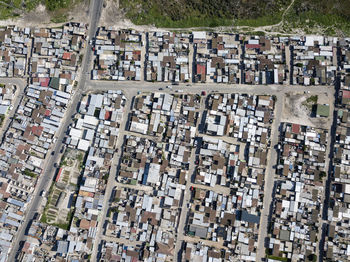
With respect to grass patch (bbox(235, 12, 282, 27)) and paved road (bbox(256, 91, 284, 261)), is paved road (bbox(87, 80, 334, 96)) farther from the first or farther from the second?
grass patch (bbox(235, 12, 282, 27))

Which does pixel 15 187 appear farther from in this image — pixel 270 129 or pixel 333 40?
pixel 333 40

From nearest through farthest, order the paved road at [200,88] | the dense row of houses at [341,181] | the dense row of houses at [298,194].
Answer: the dense row of houses at [341,181]
the dense row of houses at [298,194]
the paved road at [200,88]

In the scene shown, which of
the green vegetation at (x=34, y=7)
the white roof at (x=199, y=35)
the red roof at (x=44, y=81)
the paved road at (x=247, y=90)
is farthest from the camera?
the green vegetation at (x=34, y=7)

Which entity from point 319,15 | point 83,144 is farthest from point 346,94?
point 83,144

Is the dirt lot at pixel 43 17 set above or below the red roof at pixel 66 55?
above

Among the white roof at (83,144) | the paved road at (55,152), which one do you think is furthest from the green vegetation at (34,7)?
the white roof at (83,144)

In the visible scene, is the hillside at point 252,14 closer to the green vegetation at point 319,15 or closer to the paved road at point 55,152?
the green vegetation at point 319,15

=-=-=-=-=

• STATED GOAL: Reproduce all of the data above word for word, omitting the pictures.

• WRITTEN ANSWER:
With respect to grass patch (bbox(235, 12, 282, 27)) and paved road (bbox(256, 91, 284, 261)), is paved road (bbox(87, 80, 334, 96)) farther from the first or farther from the second?
grass patch (bbox(235, 12, 282, 27))

Which does pixel 15 187 appear farther from in this image — pixel 270 129 or pixel 333 40?
pixel 333 40

From nearest through farthest, order the paved road at [200,88] | the dense row of houses at [341,181] | the dense row of houses at [298,194].
Answer: the dense row of houses at [341,181]
the dense row of houses at [298,194]
the paved road at [200,88]

In the scene shown, which of
the green vegetation at (x=34, y=7)
the white roof at (x=199, y=35)
the red roof at (x=44, y=81)
the paved road at (x=247, y=90)
is farthest from the camera?
the green vegetation at (x=34, y=7)

Which entity from point 319,15 | point 83,144 is farthest from point 346,94?
point 83,144

Is the dirt lot at pixel 43 17 set above or below the red roof at pixel 66 55?
above

Among the white roof at (83,144) | the paved road at (55,152), which one do you think is furthest from the green vegetation at (34,7)?
the white roof at (83,144)

In the visible scene, is the hillside at point 252,14 closer to the green vegetation at point 319,15 or closer to the paved road at point 55,152?
the green vegetation at point 319,15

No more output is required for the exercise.